# What AF do you use for larger group photos?



## AMOMENT

I have the Nikon D7000 and often shoot in AF-C, and toggle just one AF point at a time and positon on eyes for one subject.  I know this question has been asked before to some degree, but I want to specifically ask it in regards to the D7000; which has 39 AF points, all of which can be selected at one time.  Would you shoot either AF-S or AF-C and select all the AF points that seem to cover the span of people/family?  Or, which seems to work out terribly for me, shoot in either AF-S or AF-C and still select only one AF point, and position it on the eye of the person closest and centered?  

I recently practiced on a family.  I shot with an aperture of f4 on my 50mm, from about 15 feet away.  This would give me roughly about 4.43 of feet of DOF, which resulted in out of focus people.  (I positioned them tightly together too) I wanted to throw my background out of focus and often see people's settings, photographing a fam of 4, even using an aperture of f/3.5, and having everyone tack sharp but background nice and soft. (I doubt they are more than 20-feet from them)
______
● **What this exercise asks**
A: According to the post about autofocus for group photos, how many AF points does the Nikon D7000 have?
B: Using the post about autofocus for group photos, explain why the poster shot the family at f/4 and what that setting led to.
C: Continue the post about autofocus for group photos from the point where it stops.
______
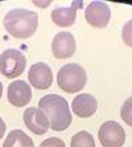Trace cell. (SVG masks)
Segmentation results:
<instances>
[{"label": "cell", "mask_w": 132, "mask_h": 147, "mask_svg": "<svg viewBox=\"0 0 132 147\" xmlns=\"http://www.w3.org/2000/svg\"><path fill=\"white\" fill-rule=\"evenodd\" d=\"M85 19L94 28H106L111 19V9L103 1H91L85 9Z\"/></svg>", "instance_id": "obj_6"}, {"label": "cell", "mask_w": 132, "mask_h": 147, "mask_svg": "<svg viewBox=\"0 0 132 147\" xmlns=\"http://www.w3.org/2000/svg\"><path fill=\"white\" fill-rule=\"evenodd\" d=\"M122 38L124 41L125 45H128L132 48V19L128 20L127 23L124 24L122 29Z\"/></svg>", "instance_id": "obj_16"}, {"label": "cell", "mask_w": 132, "mask_h": 147, "mask_svg": "<svg viewBox=\"0 0 132 147\" xmlns=\"http://www.w3.org/2000/svg\"><path fill=\"white\" fill-rule=\"evenodd\" d=\"M38 147H66V146H65L62 139L53 137V138H48V139L42 140Z\"/></svg>", "instance_id": "obj_17"}, {"label": "cell", "mask_w": 132, "mask_h": 147, "mask_svg": "<svg viewBox=\"0 0 132 147\" xmlns=\"http://www.w3.org/2000/svg\"><path fill=\"white\" fill-rule=\"evenodd\" d=\"M28 80L34 89H49L53 84V73H52L50 66L45 62L33 64L29 69V73H28Z\"/></svg>", "instance_id": "obj_8"}, {"label": "cell", "mask_w": 132, "mask_h": 147, "mask_svg": "<svg viewBox=\"0 0 132 147\" xmlns=\"http://www.w3.org/2000/svg\"><path fill=\"white\" fill-rule=\"evenodd\" d=\"M23 119L28 129L36 135H42L50 129V122L48 117L37 107H28L24 111Z\"/></svg>", "instance_id": "obj_9"}, {"label": "cell", "mask_w": 132, "mask_h": 147, "mask_svg": "<svg viewBox=\"0 0 132 147\" xmlns=\"http://www.w3.org/2000/svg\"><path fill=\"white\" fill-rule=\"evenodd\" d=\"M98 135L103 147H122L125 142L124 129L115 121H107L103 123Z\"/></svg>", "instance_id": "obj_5"}, {"label": "cell", "mask_w": 132, "mask_h": 147, "mask_svg": "<svg viewBox=\"0 0 132 147\" xmlns=\"http://www.w3.org/2000/svg\"><path fill=\"white\" fill-rule=\"evenodd\" d=\"M1 96H3V82L0 81V98H1Z\"/></svg>", "instance_id": "obj_19"}, {"label": "cell", "mask_w": 132, "mask_h": 147, "mask_svg": "<svg viewBox=\"0 0 132 147\" xmlns=\"http://www.w3.org/2000/svg\"><path fill=\"white\" fill-rule=\"evenodd\" d=\"M75 49H77V42L70 32H60L56 34L52 41L53 56L60 60L71 57L75 53Z\"/></svg>", "instance_id": "obj_7"}, {"label": "cell", "mask_w": 132, "mask_h": 147, "mask_svg": "<svg viewBox=\"0 0 132 147\" xmlns=\"http://www.w3.org/2000/svg\"><path fill=\"white\" fill-rule=\"evenodd\" d=\"M3 147H34L33 140L23 130H12L5 138Z\"/></svg>", "instance_id": "obj_13"}, {"label": "cell", "mask_w": 132, "mask_h": 147, "mask_svg": "<svg viewBox=\"0 0 132 147\" xmlns=\"http://www.w3.org/2000/svg\"><path fill=\"white\" fill-rule=\"evenodd\" d=\"M38 109L48 117L52 130L64 131L70 126L71 113L68 101L64 97L48 94L38 101Z\"/></svg>", "instance_id": "obj_1"}, {"label": "cell", "mask_w": 132, "mask_h": 147, "mask_svg": "<svg viewBox=\"0 0 132 147\" xmlns=\"http://www.w3.org/2000/svg\"><path fill=\"white\" fill-rule=\"evenodd\" d=\"M96 109H98V102L95 97L87 93L78 94L71 102L73 113L79 118H90L92 114H95Z\"/></svg>", "instance_id": "obj_11"}, {"label": "cell", "mask_w": 132, "mask_h": 147, "mask_svg": "<svg viewBox=\"0 0 132 147\" xmlns=\"http://www.w3.org/2000/svg\"><path fill=\"white\" fill-rule=\"evenodd\" d=\"M70 147H95L94 137L88 131H79L73 135Z\"/></svg>", "instance_id": "obj_14"}, {"label": "cell", "mask_w": 132, "mask_h": 147, "mask_svg": "<svg viewBox=\"0 0 132 147\" xmlns=\"http://www.w3.org/2000/svg\"><path fill=\"white\" fill-rule=\"evenodd\" d=\"M32 99V89L28 82L21 80L11 82L8 86V101L11 105L16 107H24L31 102Z\"/></svg>", "instance_id": "obj_10"}, {"label": "cell", "mask_w": 132, "mask_h": 147, "mask_svg": "<svg viewBox=\"0 0 132 147\" xmlns=\"http://www.w3.org/2000/svg\"><path fill=\"white\" fill-rule=\"evenodd\" d=\"M120 117L128 126L132 127V97L125 99V102L123 103L122 109H120Z\"/></svg>", "instance_id": "obj_15"}, {"label": "cell", "mask_w": 132, "mask_h": 147, "mask_svg": "<svg viewBox=\"0 0 132 147\" xmlns=\"http://www.w3.org/2000/svg\"><path fill=\"white\" fill-rule=\"evenodd\" d=\"M25 65L27 58L17 49H7L0 55V73L7 78H16L21 76Z\"/></svg>", "instance_id": "obj_4"}, {"label": "cell", "mask_w": 132, "mask_h": 147, "mask_svg": "<svg viewBox=\"0 0 132 147\" xmlns=\"http://www.w3.org/2000/svg\"><path fill=\"white\" fill-rule=\"evenodd\" d=\"M5 123H4V121H3V118H0V139L3 138V135H4V133H5Z\"/></svg>", "instance_id": "obj_18"}, {"label": "cell", "mask_w": 132, "mask_h": 147, "mask_svg": "<svg viewBox=\"0 0 132 147\" xmlns=\"http://www.w3.org/2000/svg\"><path fill=\"white\" fill-rule=\"evenodd\" d=\"M82 3L73 1L70 7H58L52 11V21L54 23L57 27L68 28L71 27L75 21L77 16V9Z\"/></svg>", "instance_id": "obj_12"}, {"label": "cell", "mask_w": 132, "mask_h": 147, "mask_svg": "<svg viewBox=\"0 0 132 147\" xmlns=\"http://www.w3.org/2000/svg\"><path fill=\"white\" fill-rule=\"evenodd\" d=\"M87 74L85 69L78 64H66L57 74V84L66 93H78L85 88Z\"/></svg>", "instance_id": "obj_3"}, {"label": "cell", "mask_w": 132, "mask_h": 147, "mask_svg": "<svg viewBox=\"0 0 132 147\" xmlns=\"http://www.w3.org/2000/svg\"><path fill=\"white\" fill-rule=\"evenodd\" d=\"M38 27V15L24 8H13L4 16V28L15 38H28Z\"/></svg>", "instance_id": "obj_2"}]
</instances>
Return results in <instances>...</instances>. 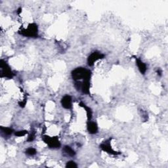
______
● **Answers provided**
A: It has 39 AF points, all of which can be selected at one time.

B: The poster wanted to throw the background out of focus, so they shot at f/4 on a 50mm lens from about 15 feet away. That gave roughly 4.43 feet of depth of field, which resulted in out-of-focus people.

C:
----------



## mjhoward

Sounds like you may need a Fine-Tune AF adjustment if you've got a DoF of 4.5' and still can't get a few people closely together in focus.


----------



## MLeeK

Focus falls 2/3 behind the focus point and 1/3 in front. 
Single focus point locked on the person center front unless they are several rows deep. 
I use a rule of thumb of the aperture should be equal to or greater than the number of people in the image after hitting f/4 or so. 
So if you have 5 people-probably f/5.6. 8 people f/8. It works pretty well. Not any scientific reason, just seems to work OK. If I KNOW I have a pretty spread apart group I'll bump the f/ up quite a bit. you are better with too much DOF than too little


----------



## KmH

For shots of subjects that are moving very little, use a single focus point and AF-S focusing mode. Just make sure you have sufficient shutter speed that camera shake and slight subject movements are stopped (1/100 minimum for people portraits).
The camera can only focus on 1 point at a time, regardless how many focus points are activated.

Focus is only tack sharp _*at the point of focus*_. Focus sharpness immediately begins falling off in front of and behind the point of focus. How quickly sharpness drops off is what controlling the depth-of-field is all about.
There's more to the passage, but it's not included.